§ **Selected passage**:
.....

Monday, May 23, 2016

The Decline and Fall of the English Language in the Uncommonly Stupid States of America (USSA)

Perhaps you noticed the recent story about the stupendously ignorant woman on an American Airlines flight who was so concerned by the mathematical equation that her fellow passenger was scribbling on a pad that she thought up a ruse to deplane and alert the airline that he was a possible terrorist. The flight ended up being delayed for two hours, while the man in question was taken off the plane and questioned. Whereupon it came to light that he was an economics professor who was working on a mathematical equation related to a scholarly talk that he was preparing.

The woman who made the false accusation has not been identified. She was permitted to go on her way without further inconvenience to her considerably dimwitted self. But she epitomizes the impressively dumbed down, half witted American population, where the mere act of being observed writing a mathematical equation in public is now enough to get you fingered as a potential terrorist.

Sad to say, this epidemic of red-white-and-blue stupidity, which has rolled over the USSA like an all consuming tidal wave of doltish nitwittedness, can now be seen on every hand. The brainless examples multiply daily, like rabbits.

The feeble-mindedness of the average USSA individual "entity" grows by leaps and bounds, with every passing year.

The Decline and Fall of the English Language

This is nowhere better seen than in the rapid decline of English language skills, on the part of the general population. My observations are focused on the USSA, but I believe what is happening could apply equally well to other English-speaking countries, such as Australia, England, etc. and also to France, Germany, Spain and other nations, with respect to their own national languages.

.....

§ **Records provided**:
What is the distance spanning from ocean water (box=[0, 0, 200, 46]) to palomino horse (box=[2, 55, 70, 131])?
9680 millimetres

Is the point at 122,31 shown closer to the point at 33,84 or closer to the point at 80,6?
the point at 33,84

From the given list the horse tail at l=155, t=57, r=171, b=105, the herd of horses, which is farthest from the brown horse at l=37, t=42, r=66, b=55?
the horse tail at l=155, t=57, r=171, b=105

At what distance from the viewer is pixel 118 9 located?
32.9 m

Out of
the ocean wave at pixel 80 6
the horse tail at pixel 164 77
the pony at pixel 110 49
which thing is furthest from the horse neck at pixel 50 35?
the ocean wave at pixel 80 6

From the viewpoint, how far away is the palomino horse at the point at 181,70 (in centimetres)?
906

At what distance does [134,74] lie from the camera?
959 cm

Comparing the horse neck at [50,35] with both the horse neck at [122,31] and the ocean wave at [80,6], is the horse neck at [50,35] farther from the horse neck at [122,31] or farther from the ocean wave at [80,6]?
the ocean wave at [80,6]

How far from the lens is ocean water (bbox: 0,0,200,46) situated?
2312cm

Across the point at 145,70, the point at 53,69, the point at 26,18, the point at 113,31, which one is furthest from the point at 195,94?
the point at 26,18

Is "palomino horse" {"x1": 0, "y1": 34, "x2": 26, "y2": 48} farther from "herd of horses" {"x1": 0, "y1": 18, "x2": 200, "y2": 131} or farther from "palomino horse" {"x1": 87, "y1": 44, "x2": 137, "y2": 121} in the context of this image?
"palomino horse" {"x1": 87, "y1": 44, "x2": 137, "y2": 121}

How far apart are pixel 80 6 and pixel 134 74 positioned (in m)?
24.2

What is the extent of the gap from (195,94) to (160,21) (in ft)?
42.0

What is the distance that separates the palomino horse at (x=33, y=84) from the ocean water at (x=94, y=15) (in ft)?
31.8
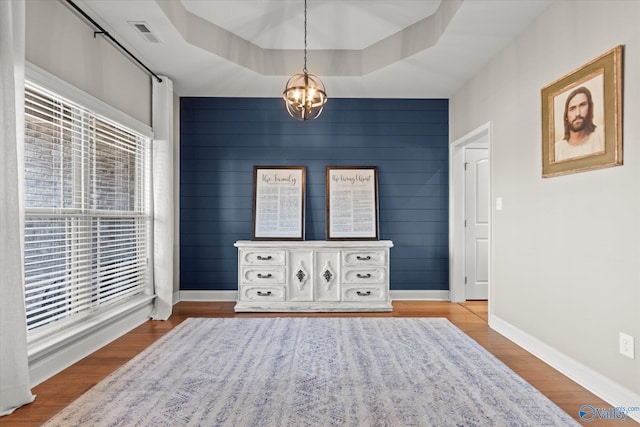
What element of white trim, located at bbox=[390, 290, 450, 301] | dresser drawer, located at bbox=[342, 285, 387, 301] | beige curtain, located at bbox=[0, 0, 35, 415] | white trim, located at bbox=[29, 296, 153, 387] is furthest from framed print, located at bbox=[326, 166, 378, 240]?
beige curtain, located at bbox=[0, 0, 35, 415]

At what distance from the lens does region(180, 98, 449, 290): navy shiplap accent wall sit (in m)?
5.05

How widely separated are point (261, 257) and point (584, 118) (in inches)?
130

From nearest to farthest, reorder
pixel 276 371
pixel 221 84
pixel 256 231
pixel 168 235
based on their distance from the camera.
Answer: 1. pixel 276 371
2. pixel 168 235
3. pixel 221 84
4. pixel 256 231

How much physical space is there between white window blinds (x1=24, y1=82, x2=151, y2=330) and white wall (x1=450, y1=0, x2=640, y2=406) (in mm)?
3518

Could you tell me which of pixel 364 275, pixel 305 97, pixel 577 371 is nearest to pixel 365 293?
pixel 364 275

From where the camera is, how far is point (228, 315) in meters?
4.33

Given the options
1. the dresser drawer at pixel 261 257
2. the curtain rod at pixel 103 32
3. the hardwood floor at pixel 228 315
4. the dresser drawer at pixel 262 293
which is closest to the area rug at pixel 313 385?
the hardwood floor at pixel 228 315

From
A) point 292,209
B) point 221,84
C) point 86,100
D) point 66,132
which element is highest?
point 221,84

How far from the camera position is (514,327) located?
3.45 metres

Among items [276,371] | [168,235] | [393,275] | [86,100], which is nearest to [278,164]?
[168,235]

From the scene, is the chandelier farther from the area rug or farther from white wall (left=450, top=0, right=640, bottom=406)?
the area rug

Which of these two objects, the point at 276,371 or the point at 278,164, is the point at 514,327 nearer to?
the point at 276,371

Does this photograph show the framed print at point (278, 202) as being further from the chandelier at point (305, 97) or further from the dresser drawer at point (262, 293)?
the chandelier at point (305, 97)

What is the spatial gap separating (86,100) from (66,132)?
12.3 inches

.....

§ **Written request 1**: In the post on the decline of the English language, copy out the passage between "The woman who" and "daily, like rabbits.", inclusive.
§ **Written request 2**: List every country that the post on the decline of the English language says its observations could also apply to.
The rows have no role in this work.

§ **Task result 1**:
The woman who made the false accusation has not been identified. She was permitted to go on her way without further inconvenience to her considerably dimwitted self. But she epitomizes the impressively dumbed down, half witted American population, where the mere act of being observed writing a mathematical equation in public is now enough to get you fingered as a potential terrorist.

Sad to say, this epidemic of red-white-and-blue stupidity, which has rolled over the USSA like an all consuming tidal wave of doltish nitwittedness, can now be seen on every hand. The brainless examples multiply daily, like rabbits.

§ **Task result 2**: Australia, England, France, Germany, Spain